--- WHAT IS BEING ASKED ---
Rewrite the listing below with every "instance_id" changed to "object_id" and nothing else altered, and leave the pictures out of your version.

--- PROVIDED MATERIAL ---
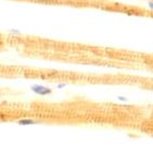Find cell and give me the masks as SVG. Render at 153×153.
I'll list each match as a JSON object with an SVG mask.
<instances>
[{
  "mask_svg": "<svg viewBox=\"0 0 153 153\" xmlns=\"http://www.w3.org/2000/svg\"><path fill=\"white\" fill-rule=\"evenodd\" d=\"M31 90H32L34 93L40 94V95H47V94H51V89L43 87V86H40V85H36V86H33V87L31 88Z\"/></svg>",
  "mask_w": 153,
  "mask_h": 153,
  "instance_id": "obj_1",
  "label": "cell"
},
{
  "mask_svg": "<svg viewBox=\"0 0 153 153\" xmlns=\"http://www.w3.org/2000/svg\"><path fill=\"white\" fill-rule=\"evenodd\" d=\"M38 122H36V121L33 120H21L18 121V124L21 125H29V124H36Z\"/></svg>",
  "mask_w": 153,
  "mask_h": 153,
  "instance_id": "obj_2",
  "label": "cell"
},
{
  "mask_svg": "<svg viewBox=\"0 0 153 153\" xmlns=\"http://www.w3.org/2000/svg\"><path fill=\"white\" fill-rule=\"evenodd\" d=\"M118 100H119V101H122V102H126V101H128V99L124 97H118Z\"/></svg>",
  "mask_w": 153,
  "mask_h": 153,
  "instance_id": "obj_3",
  "label": "cell"
},
{
  "mask_svg": "<svg viewBox=\"0 0 153 153\" xmlns=\"http://www.w3.org/2000/svg\"><path fill=\"white\" fill-rule=\"evenodd\" d=\"M149 8H150L151 9V10H152L153 11V1H150V2H149Z\"/></svg>",
  "mask_w": 153,
  "mask_h": 153,
  "instance_id": "obj_4",
  "label": "cell"
},
{
  "mask_svg": "<svg viewBox=\"0 0 153 153\" xmlns=\"http://www.w3.org/2000/svg\"><path fill=\"white\" fill-rule=\"evenodd\" d=\"M59 88H62V87H65V85H59L58 86Z\"/></svg>",
  "mask_w": 153,
  "mask_h": 153,
  "instance_id": "obj_5",
  "label": "cell"
}]
</instances>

--- EXERCISE SOLUTION ---
Find cell and give me the masks as SVG. Render at 153×153.
I'll list each match as a JSON object with an SVG mask.
<instances>
[{
  "mask_svg": "<svg viewBox=\"0 0 153 153\" xmlns=\"http://www.w3.org/2000/svg\"><path fill=\"white\" fill-rule=\"evenodd\" d=\"M31 90H32L34 93L40 94V95H47V94H51V89L43 87V86H40V85H36V86H33V87L31 88Z\"/></svg>",
  "mask_w": 153,
  "mask_h": 153,
  "object_id": "obj_1",
  "label": "cell"
},
{
  "mask_svg": "<svg viewBox=\"0 0 153 153\" xmlns=\"http://www.w3.org/2000/svg\"><path fill=\"white\" fill-rule=\"evenodd\" d=\"M38 122H36V121L33 120H21L18 121V124L21 125H29V124H36Z\"/></svg>",
  "mask_w": 153,
  "mask_h": 153,
  "object_id": "obj_2",
  "label": "cell"
},
{
  "mask_svg": "<svg viewBox=\"0 0 153 153\" xmlns=\"http://www.w3.org/2000/svg\"><path fill=\"white\" fill-rule=\"evenodd\" d=\"M118 100H119V101H122V102H126V101H128V99L124 97H118Z\"/></svg>",
  "mask_w": 153,
  "mask_h": 153,
  "object_id": "obj_3",
  "label": "cell"
},
{
  "mask_svg": "<svg viewBox=\"0 0 153 153\" xmlns=\"http://www.w3.org/2000/svg\"><path fill=\"white\" fill-rule=\"evenodd\" d=\"M149 8H150L151 9V10H152L153 11V1H150V2H149Z\"/></svg>",
  "mask_w": 153,
  "mask_h": 153,
  "object_id": "obj_4",
  "label": "cell"
},
{
  "mask_svg": "<svg viewBox=\"0 0 153 153\" xmlns=\"http://www.w3.org/2000/svg\"><path fill=\"white\" fill-rule=\"evenodd\" d=\"M59 88H62V87H65V85H59L58 86Z\"/></svg>",
  "mask_w": 153,
  "mask_h": 153,
  "object_id": "obj_5",
  "label": "cell"
}]
</instances>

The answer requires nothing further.